# Thread: How To Find The Limits Algebraically...?

1. ## How To Find The Limits Algebraically...?

lim ((sin^2)x)/x
x->0

This is a tricky question... Can anybody lend a helping hand?

2. Originally Posted by AlphaRock
lim ((sin^2)x)/x
x->0

This is a tricky question... Can anybody lend a helping hand?
$\displaystyle \lim_{x\to{0}}\frac{\sin^2(x)}{x}=\lim_{x\to{0}}\f rac{\sin(x)}{x}\cdot \sin(x)=\dots$

You should know what $\displaystyle \lim_{x\to{0}}\frac{\sin(x)}{x}$ equals.

Does this make sense?

--Chris

3. Originally Posted by Chris L T521
$\displaystyle \lim_{x\to{0}}\frac{\sin^2(x)}{x}=\lim_{x\to{0}}\f rac{\sin(x)}{x}\cdot \sin(x)=\dots$

You should know what $\displaystyle \lim_{x\to{0}}\frac{\sin(x)}{x}$ equals.

Does this make sense?

--Chris
Thanks, Chris.

What I can't understand is why

lim ((sin^2)x)/x
x->0

will equal...

lim (sinx)/x times sin(x)
x->0

4. $\displaystyle \lim_{x\to{0}}\frac{\sin^2(x)}{x}=\lim_{x\to{0}}\f rac{\sin(x)}{x}\cdot \sin(x)$

Just factorize the

$\displaystyle \sin^2(x)$

into

$\displaystyle \sin(x)\cdot\sin(x)$

5. Originally Posted by AlphaRock
Thanks, Chris.

What I can't understand is why

lim ((sin^2)x)/x
x->0

will equal...

lim (sinx)/x times sin(x)
x->0
Because $\displaystyle \sin^2(x)=[\sin(x)]^2=\sin(x) \times \sin(x)$

6. Ah! I understand why now...

Thanks, guys.

I'm having trouble with this new limit question:

lim ((1/(2+x)) - (1/2))/x
x->0

P.S. How do you guys format stuff like this (I just copy and pasted):

7. Originally Posted by AlphaRock
Ah!

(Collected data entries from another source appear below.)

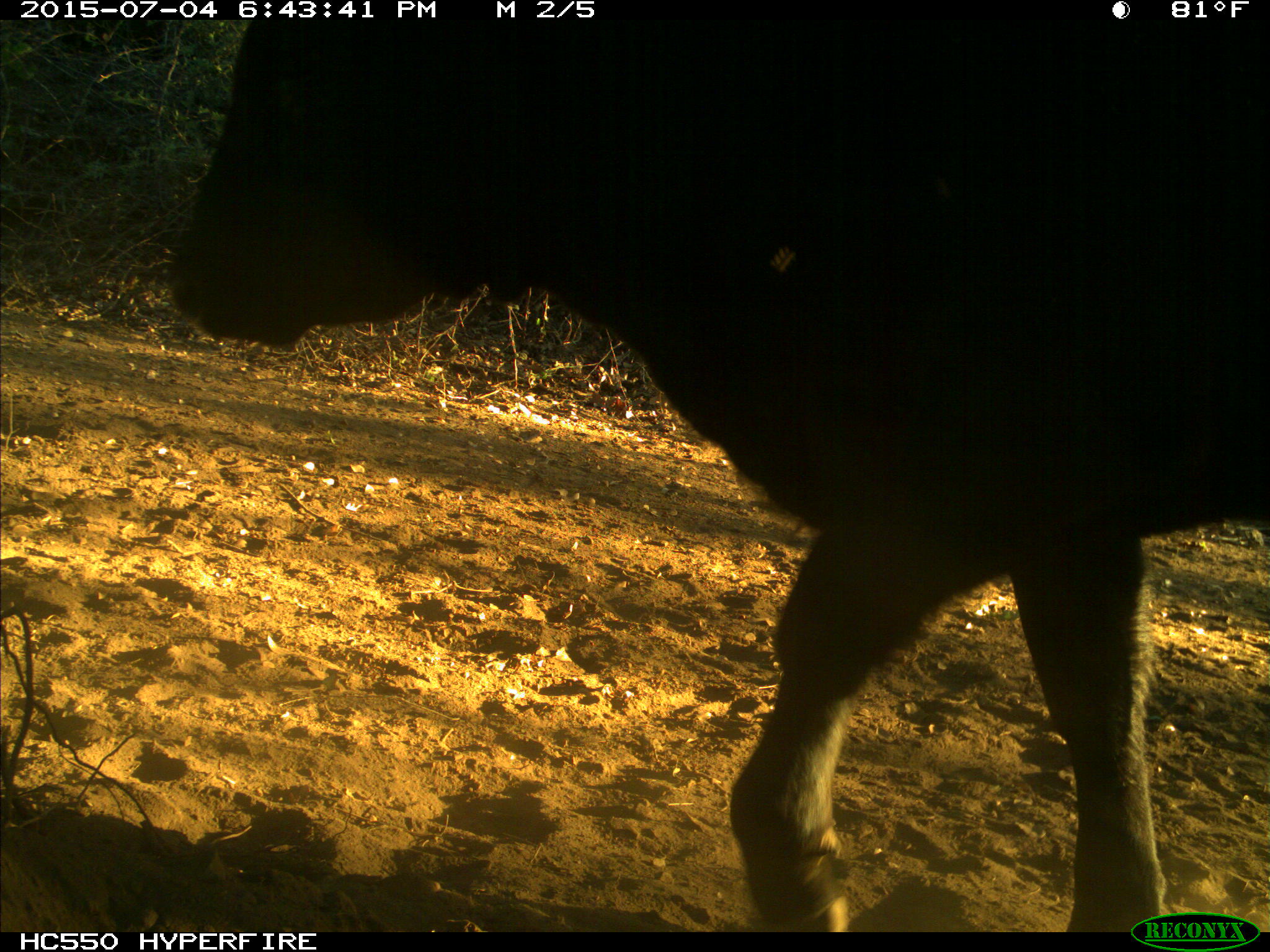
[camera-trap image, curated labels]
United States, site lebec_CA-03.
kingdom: Animalia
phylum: Chordata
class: Mammalia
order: Artiodactyla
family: Bovidae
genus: Bos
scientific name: Bos taurus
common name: domestic cow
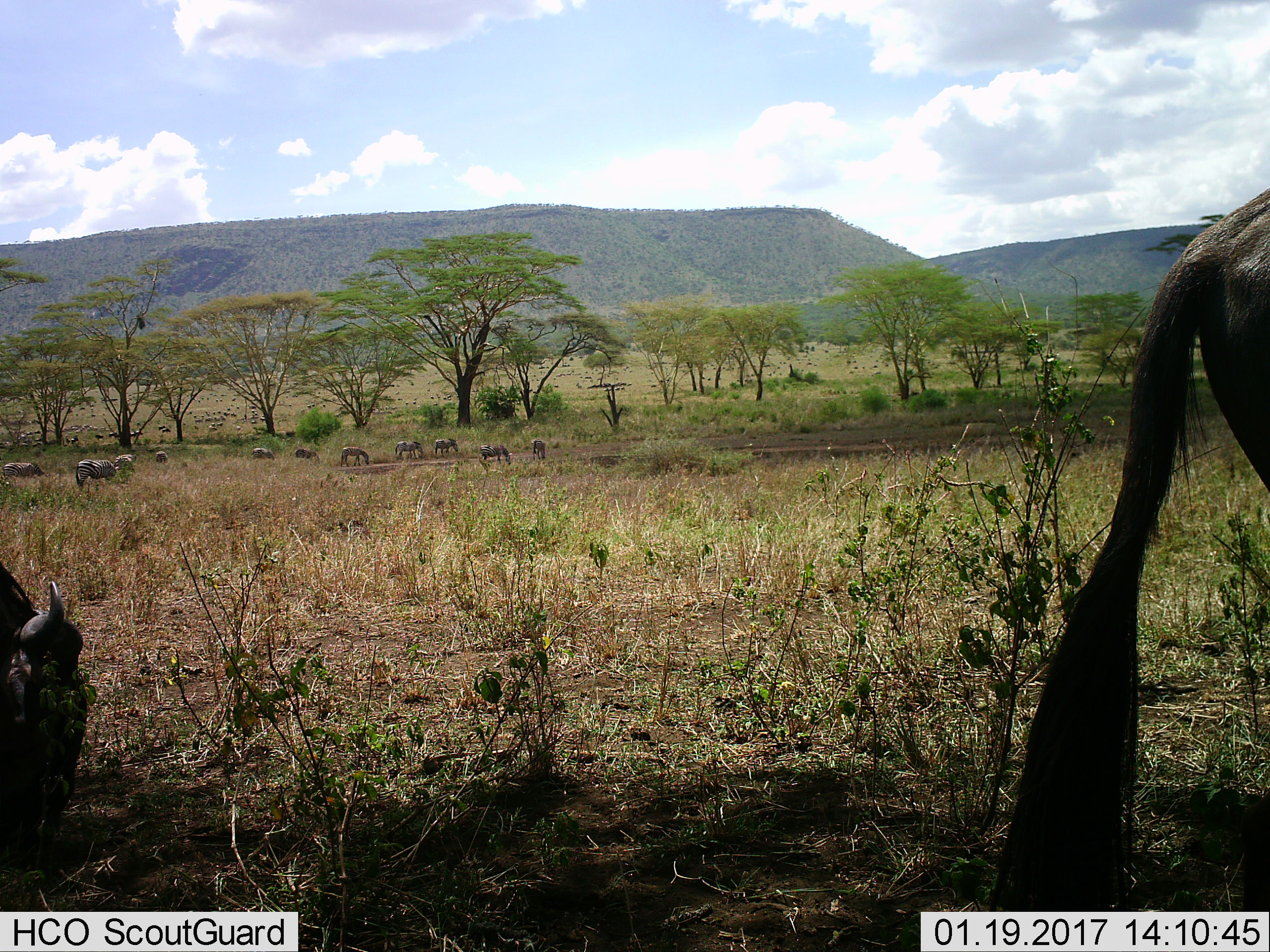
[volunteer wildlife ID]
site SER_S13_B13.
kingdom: Animalia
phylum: Chordata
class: Mammalia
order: Artiodactyla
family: Bovidae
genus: Connochaetes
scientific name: Connochaetes taurinus taurinus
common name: blue wildebeest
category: wildebeestblue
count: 11-50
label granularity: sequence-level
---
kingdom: Animalia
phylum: Chordata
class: Mammalia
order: Perissodactyla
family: Equidae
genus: Equus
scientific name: Equus quagga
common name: plains zebra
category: zebraplains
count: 11-50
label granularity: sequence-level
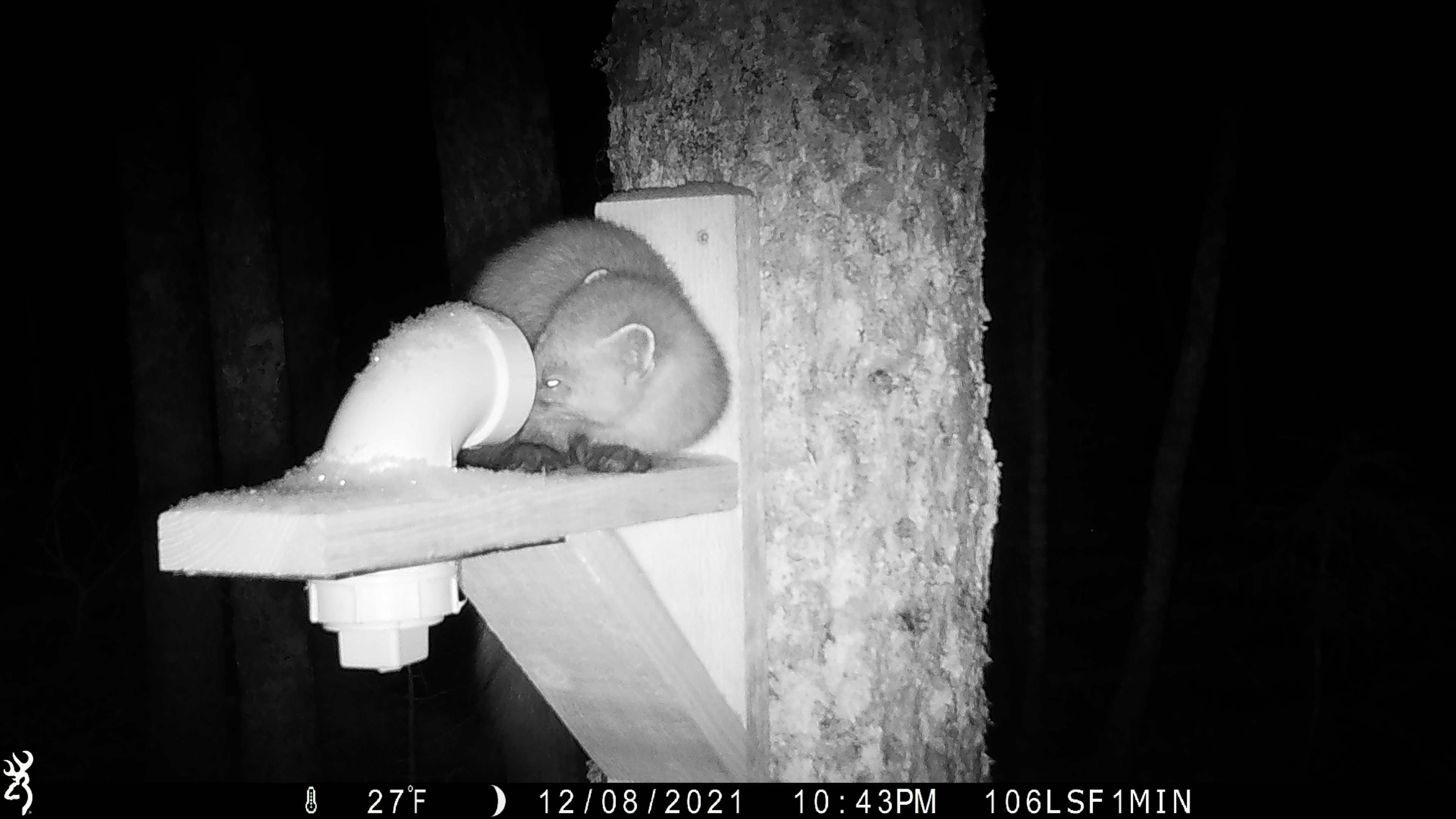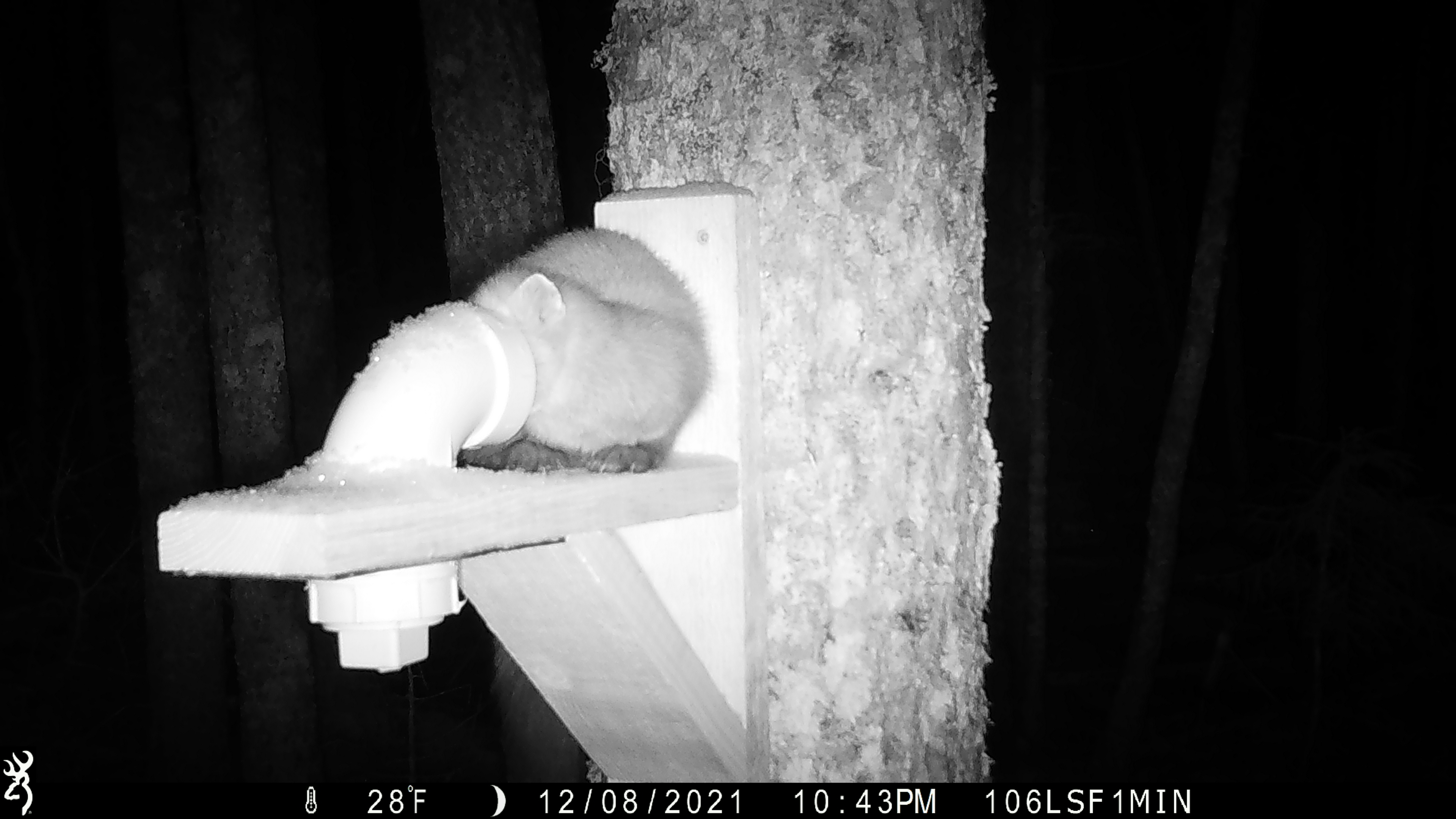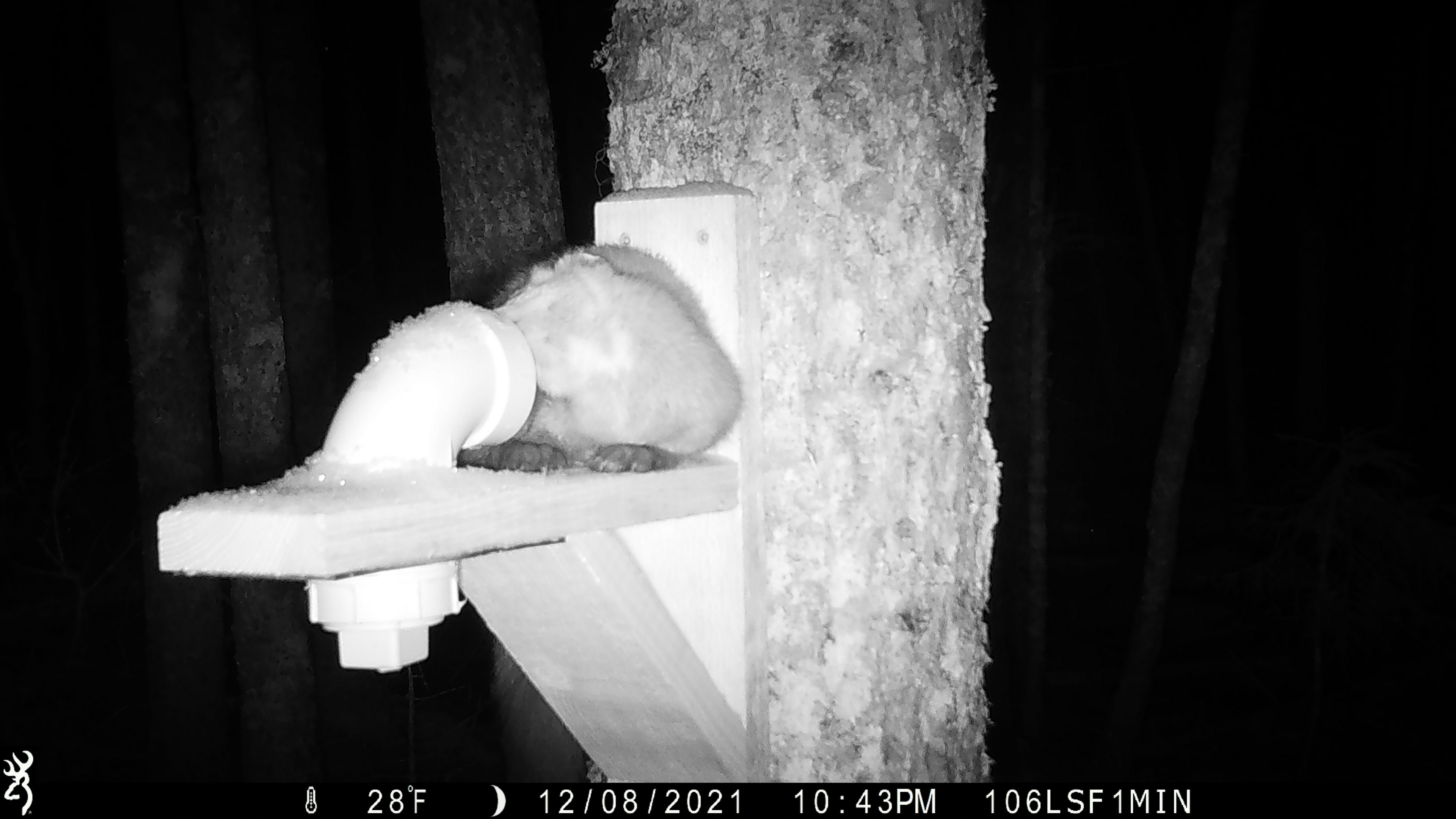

I understand why now...

Thanks, guys.

I'm having trouble with this new limit question:

lim ((1/(2+x)) - (1/2))/x
x->0

P.S. How do you guys format stuff like this (I just copy and pasted):

Is this what it looks like?

$\displaystyle \lim_{x \to 0} \frac{\frac{1}{2+x} - \frac{1}{2}}{x}$

8. Originally Posted by 11rdc11
Is this what it looks like?

$\displaystyle \lim_{x \to 0} \frac{\frac{1}{2+x} - \frac{1}{2}}{x}$
Yup!

9. $\displaystyle \lim_{x \to 0} \frac{\frac{1}{2+x} - \frac{1}{2}}{x}$

Find common denominator in the numerator

$\displaystyle \lim_{x \to 0} \frac{\frac{2-2-x}{2(2+x)}}{x} = \frac{\frac{-x}{4+2x}}{x} = \frac{-x}{x(4+2x)}$

which equals

$\displaystyle \lim_{x \to 0}~\frac{-1}{4+2x}~=~\frac{-1}{4}$

10. Originally Posted by 11rdc11
$\displaystyle \lim_{x \to 0} \frac{\frac{1}{2+x} - \frac{1}{2}}{x}$

Find common denominator in the numerator

$\displaystyle \lim_{x \to 0} \frac{\frac{2-2-x}{2(2+x)}}{x} = \frac{\frac{-x}{4+2x}}{x} = \frac{-x}{x(4+2x)}$

which equals

$\displaystyle \lim_{x \to 0}~\frac{-1}{4+2x}~=~\frac{-1}{4}$
Can somebody explain this?

$\displaystyle \frac{\frac{-x}{4+2x}}{x} = \frac{-x}{x(4+2x)}$

Because I'm having troubles understanding how you got there...

11. Originally Posted by AlphaRock
Can somebody explain this?

$\displaystyle \frac{\frac{-x}{4+2x}}{x} = \frac{-x}{x(4+2x)}$

Because I'm having troubles understanding how you got there...
$\displaystyle \frac{\frac{-x}{4+2x}}{x} =\frac{\frac{-x}{4+2x}}{1}\cdot\frac{1}{x} = \frac{-x}{4+2x}\cdot\frac{1}{x} =\frac{-x}{x(4+2x)}$

Does this make sense?

--Chris